REQUIREMENTS:
Retype the listing that follows, word for word.

GIVEN ENTRIES:
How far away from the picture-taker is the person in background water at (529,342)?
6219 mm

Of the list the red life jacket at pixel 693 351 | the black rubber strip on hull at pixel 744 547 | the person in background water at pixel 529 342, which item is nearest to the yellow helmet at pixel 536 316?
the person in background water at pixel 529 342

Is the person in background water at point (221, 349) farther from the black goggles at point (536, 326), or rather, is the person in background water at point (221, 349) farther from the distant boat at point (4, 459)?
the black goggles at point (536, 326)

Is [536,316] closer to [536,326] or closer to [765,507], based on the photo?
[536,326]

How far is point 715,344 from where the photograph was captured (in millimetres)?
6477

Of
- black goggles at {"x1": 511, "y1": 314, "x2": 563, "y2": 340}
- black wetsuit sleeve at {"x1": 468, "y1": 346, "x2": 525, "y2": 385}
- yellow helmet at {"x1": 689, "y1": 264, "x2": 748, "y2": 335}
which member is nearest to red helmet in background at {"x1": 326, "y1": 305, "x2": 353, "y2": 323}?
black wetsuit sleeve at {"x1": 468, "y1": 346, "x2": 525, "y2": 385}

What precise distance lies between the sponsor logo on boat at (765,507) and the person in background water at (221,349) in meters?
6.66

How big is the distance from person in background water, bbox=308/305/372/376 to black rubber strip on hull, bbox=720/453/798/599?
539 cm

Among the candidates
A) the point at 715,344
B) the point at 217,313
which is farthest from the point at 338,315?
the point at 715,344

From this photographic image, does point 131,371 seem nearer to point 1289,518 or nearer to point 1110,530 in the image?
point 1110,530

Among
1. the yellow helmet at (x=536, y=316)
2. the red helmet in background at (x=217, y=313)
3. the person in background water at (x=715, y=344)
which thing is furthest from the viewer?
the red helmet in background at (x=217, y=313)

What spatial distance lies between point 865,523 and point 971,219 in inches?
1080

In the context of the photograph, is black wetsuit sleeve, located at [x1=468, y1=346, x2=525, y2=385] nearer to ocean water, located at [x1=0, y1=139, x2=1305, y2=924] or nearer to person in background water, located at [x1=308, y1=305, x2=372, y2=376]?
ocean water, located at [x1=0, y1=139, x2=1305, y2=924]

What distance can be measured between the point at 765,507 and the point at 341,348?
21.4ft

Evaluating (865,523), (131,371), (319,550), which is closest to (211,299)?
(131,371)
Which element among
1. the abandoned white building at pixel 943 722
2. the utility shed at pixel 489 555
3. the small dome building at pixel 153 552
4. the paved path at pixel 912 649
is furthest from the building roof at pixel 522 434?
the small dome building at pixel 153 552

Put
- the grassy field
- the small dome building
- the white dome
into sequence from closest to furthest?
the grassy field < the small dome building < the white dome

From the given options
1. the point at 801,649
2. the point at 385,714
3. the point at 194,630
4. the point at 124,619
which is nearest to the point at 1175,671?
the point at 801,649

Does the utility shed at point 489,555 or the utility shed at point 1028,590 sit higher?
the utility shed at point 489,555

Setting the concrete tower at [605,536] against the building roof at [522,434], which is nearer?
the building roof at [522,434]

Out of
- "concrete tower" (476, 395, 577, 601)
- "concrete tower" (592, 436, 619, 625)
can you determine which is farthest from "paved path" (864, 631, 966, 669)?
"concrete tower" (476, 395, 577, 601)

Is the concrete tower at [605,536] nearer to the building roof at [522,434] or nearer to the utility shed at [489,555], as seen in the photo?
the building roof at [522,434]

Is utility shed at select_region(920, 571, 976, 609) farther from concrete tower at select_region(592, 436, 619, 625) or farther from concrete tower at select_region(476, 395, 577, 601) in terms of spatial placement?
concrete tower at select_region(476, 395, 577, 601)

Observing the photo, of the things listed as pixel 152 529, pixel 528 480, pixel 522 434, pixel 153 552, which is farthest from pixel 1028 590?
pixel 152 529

EXERCISE SOLUTION:
How far away from the picture-taker is the person in background water at (529,342)?
6219 mm

Of the list the red life jacket at pixel 693 351 | the black rubber strip on hull at pixel 744 547 | the person in background water at pixel 529 342, which item is nearest to the yellow helmet at pixel 536 316?
the person in background water at pixel 529 342

Is the person in background water at point (221, 349) farther from the black goggles at point (536, 326), or rather, is the person in background water at point (221, 349) farther from the distant boat at point (4, 459)?
the black goggles at point (536, 326)

Is [536,316] closer to [536,326] or closer to [765,507], based on the photo?
[536,326]

How far is point 715,344 from where the photograph was captured (in millimetres)?
6477

Of
- black goggles at {"x1": 511, "y1": 314, "x2": 563, "y2": 340}
- black wetsuit sleeve at {"x1": 468, "y1": 346, "x2": 525, "y2": 385}
- yellow helmet at {"x1": 689, "y1": 264, "x2": 748, "y2": 335}
which member is nearest to red helmet in background at {"x1": 326, "y1": 305, "x2": 353, "y2": 323}?
black wetsuit sleeve at {"x1": 468, "y1": 346, "x2": 525, "y2": 385}

What precise distance lies between the sponsor logo on boat at (765,507) and the person in background water at (221,349) in meters?
6.66

How big is the distance from person in background water, bbox=308/305/372/376 to black rubber strip on hull, bbox=720/453/798/599?
539 cm

Among the candidates
A) the point at 715,344
B) the point at 217,313
which is farthest from the point at 338,315?
the point at 715,344

From this photographic image, does point 131,371 seem nearer to point 1289,518 or nearer to point 1110,530 in the image?
point 1110,530

Among
1. the yellow helmet at (x=536, y=316)
2. the red helmet in background at (x=217, y=313)
3. the person in background water at (x=715, y=344)
which thing is furthest from the viewer?
the red helmet in background at (x=217, y=313)

What spatial distance lies between point 865,523 and point 971,219 in inches?
1080

In the context of the photograph, is black wetsuit sleeve, located at [x1=468, y1=346, x2=525, y2=385] nearer to ocean water, located at [x1=0, y1=139, x2=1305, y2=924] or nearer to person in background water, located at [x1=308, y1=305, x2=372, y2=376]?
ocean water, located at [x1=0, y1=139, x2=1305, y2=924]

What distance can be measured between the point at 765,507 and the point at 341,348?
21.4ft

Evaluating (865,523), (131,371), (319,550), which is closest to (211,299)?
(131,371)
Which element among
1. the abandoned white building at pixel 943 722
2. the utility shed at pixel 489 555
3. the small dome building at pixel 153 552
4. the paved path at pixel 912 649
is furthest from the building roof at pixel 522 434?
the small dome building at pixel 153 552

Put
- the grassy field
- the small dome building
- the white dome
into sequence from closest to furthest?
the grassy field < the small dome building < the white dome

From the given options
1. the point at 801,649
2. the point at 385,714
3. the point at 194,630
4. the point at 124,619
which is nearest to the point at 1175,671?
the point at 801,649

Does the utility shed at point 489,555 or the utility shed at point 1028,590 sit higher?
the utility shed at point 489,555

Setting the concrete tower at [605,536] against the building roof at [522,434], which is nearer?
the building roof at [522,434]

Out of
- "concrete tower" (476, 395, 577, 601)
- "concrete tower" (592, 436, 619, 625)
can you determine which is farthest from "paved path" (864, 631, 966, 669)?
"concrete tower" (476, 395, 577, 601)

Is the concrete tower at [605,536] nearer to the building roof at [522,434] or nearer to the utility shed at [489,555], as seen in the photo?
the building roof at [522,434]

Is utility shed at select_region(920, 571, 976, 609) farther from concrete tower at select_region(592, 436, 619, 625) or farther from concrete tower at select_region(476, 395, 577, 601) in terms of spatial placement?
concrete tower at select_region(476, 395, 577, 601)

Observing the photo, of the things listed as pixel 152 529, pixel 528 480, pixel 522 434, pixel 153 552, which is farthest from pixel 1028 590?
pixel 152 529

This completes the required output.